Postby Evan » Tue Aug 28, 2012 12:18 am

Prominent Critic wrote:I am an authorized dealer for both Alhambra and Cordoba guitars, so I can speak to this. If you state your approximate budget I could advise you better.


Probably under $800. I feel a little undecided about how much I want to invest. On one hand, I feel like I'm experimenting a little with scale since I can't live with a shorter scale guitar and really get a certain feeling about what scale is optimal for me. I played two crummy guitars that were 592mm/43mm and 589mm/45mm. I liked the feel a lot - though they were both pretty bad quality instruments. I have a 577mm/42mm baby taylor, which I think is too small and the neck feels cramped. I'm still undecided about scale - but thinking 580-615, maybe 630)

The Cordoba Requinto is under $300. Which Alhambra model would you say is the closest compadre of the Cordoba Requinto 580mm - and what's the cost diff? ...and what do you think about that cost diff?

Prominent Critic wrote:One main difference is that all Cordoba guitars have truss rods, and no Alhambra guitars have them. So if a truss rod is important to you, that leaves Cordoba – of these two.

Hmm. I suppose I should ask: Should a truss rod be important to me? :)

Prominent Critic wrote:Alhambra guitars have a larger lower bout than is found on most guitars. They also have higher action than Cordoba guitars. I find Cordoba guitars easier to play, probably because of the somewhat lower action.

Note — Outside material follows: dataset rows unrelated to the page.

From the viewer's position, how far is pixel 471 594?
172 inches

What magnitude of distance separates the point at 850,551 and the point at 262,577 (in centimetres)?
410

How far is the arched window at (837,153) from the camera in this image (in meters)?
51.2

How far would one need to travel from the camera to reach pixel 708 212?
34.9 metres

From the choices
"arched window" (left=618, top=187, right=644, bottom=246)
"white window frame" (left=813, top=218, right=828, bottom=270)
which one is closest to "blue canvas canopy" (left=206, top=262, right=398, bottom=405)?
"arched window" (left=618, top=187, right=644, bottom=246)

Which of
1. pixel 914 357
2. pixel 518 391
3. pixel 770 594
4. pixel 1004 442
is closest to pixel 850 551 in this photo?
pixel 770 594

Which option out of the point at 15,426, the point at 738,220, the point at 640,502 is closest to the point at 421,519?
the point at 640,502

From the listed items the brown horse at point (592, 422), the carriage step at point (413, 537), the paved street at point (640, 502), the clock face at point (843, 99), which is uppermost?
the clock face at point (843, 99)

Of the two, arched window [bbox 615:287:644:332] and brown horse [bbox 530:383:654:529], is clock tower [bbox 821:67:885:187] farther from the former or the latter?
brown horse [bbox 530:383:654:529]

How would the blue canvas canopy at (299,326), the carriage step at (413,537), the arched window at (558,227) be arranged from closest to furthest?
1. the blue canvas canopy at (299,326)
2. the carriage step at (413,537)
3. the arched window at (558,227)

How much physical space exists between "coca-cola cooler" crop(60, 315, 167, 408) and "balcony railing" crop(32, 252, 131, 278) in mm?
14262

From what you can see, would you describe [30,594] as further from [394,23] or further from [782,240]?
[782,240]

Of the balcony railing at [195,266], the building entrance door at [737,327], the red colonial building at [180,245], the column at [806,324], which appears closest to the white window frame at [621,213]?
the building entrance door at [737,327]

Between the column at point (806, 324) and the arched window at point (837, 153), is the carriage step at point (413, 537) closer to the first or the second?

Are you just talking about straight off the line set up? You aren't saying that the Alhambra can't be adjusted to have an easier feel, are you? If either guitar had a 'pro set up', would this still be an issue?

Prominent Critic wrote:In general, given comparable categories, Cordoba guitars are less expensive than Alhambra. Most of them also come with a case of some kind – hard shell for the more expensive models, or else a Polyfoam case, or a gig bag. Alhambra guitars don't come with a case, unless any individual dealer decides to include one.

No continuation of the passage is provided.